I spent all day yesterday trying to talk to people about the video of the 3 Ivy college presidents saying that calling for a genocide of Jews is not against their code of conduct. And the tenor of the discussions showed me that people honestly don’t understand what’s going on.
Every person I spoke with kept asking, “But why do they hate Jews? Why do they like Palestinians more?”
The question shows that people don’t understand America. America is like one of my older colleagues who is very upset that VCRs were removed from the classrooms a decade ago and she can no longer show her video tapes in class. Whenever we go to lunch as a group, it doesn’t matter what we are talking about, she’ll find an opportunity to kvetch about her video tapes.
“These budget cuts are ridiculous!” we say.
“Yes!” she responds. “We spent all the money on fancy new equipment, and now there’s no money. If we’d stayed with the VCRs, like I always said, we wouldn’t have this problem now.”
“The election in Argentina was really something!” one of us exclaims.
“I used to show this great video about Argentina in class,” the older colleague replies didactically, “and now I can’t because there’s no VCR.”
This is a harmless, if tedious, eccentricity, and we sometimes mention all sorts of topics just to see how she’ll manage to bring them back to the subject of video tapes. And she does it effortlessly every time.

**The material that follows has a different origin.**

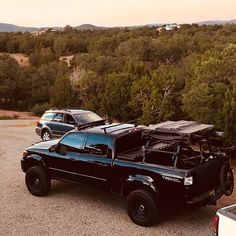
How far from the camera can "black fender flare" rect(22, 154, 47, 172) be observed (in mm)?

Americans are like that. They have a favorite idée fixe, and no matter what you bring up, they always refer it back to their unscratcheable itch. Nobody cares about Israel or Palestine. They are stand-ins for this American monomania. Those college presidents weren’t talking about Israel. They were deep in their version of my colleague’s VCR fixation.
People who are from here already know what I’m talking about but folks from elsewhere are still confused. The great American monomania is the race question. Yes, in Israel, Jews and Palestinians look the same. But as I said, nobody cares about Israel. In the US, Jews are white and anti-Jews are not. And you can’t side with white people over non-white people. In yesterday’s video, Elise Stefanik was asking the presidents of Harvard, MIT and Penn to side with whites against non-whites. And you can’t do that. It brings back America’s biggest intolerable affect, its biggest sacred wound.
I’m not from here, so I think Americans should get over it. My ancestors in Ukraine were bought, owned and sold, and I have no words to convey how over it I am. It’s a curious fact that means absolutely nothing to me. But… telling people to get over their foundational traumas is a waste of time. I deeply love and admire Americans and I very much hope they’ll calm down already. A lot is being thrown away over this unnecessary fixation. But it will take as long as it will take.
In the meantime, I think I’ll call my VCR colleague and ask her to lunch. After all, there are worse obsessions to have than hers.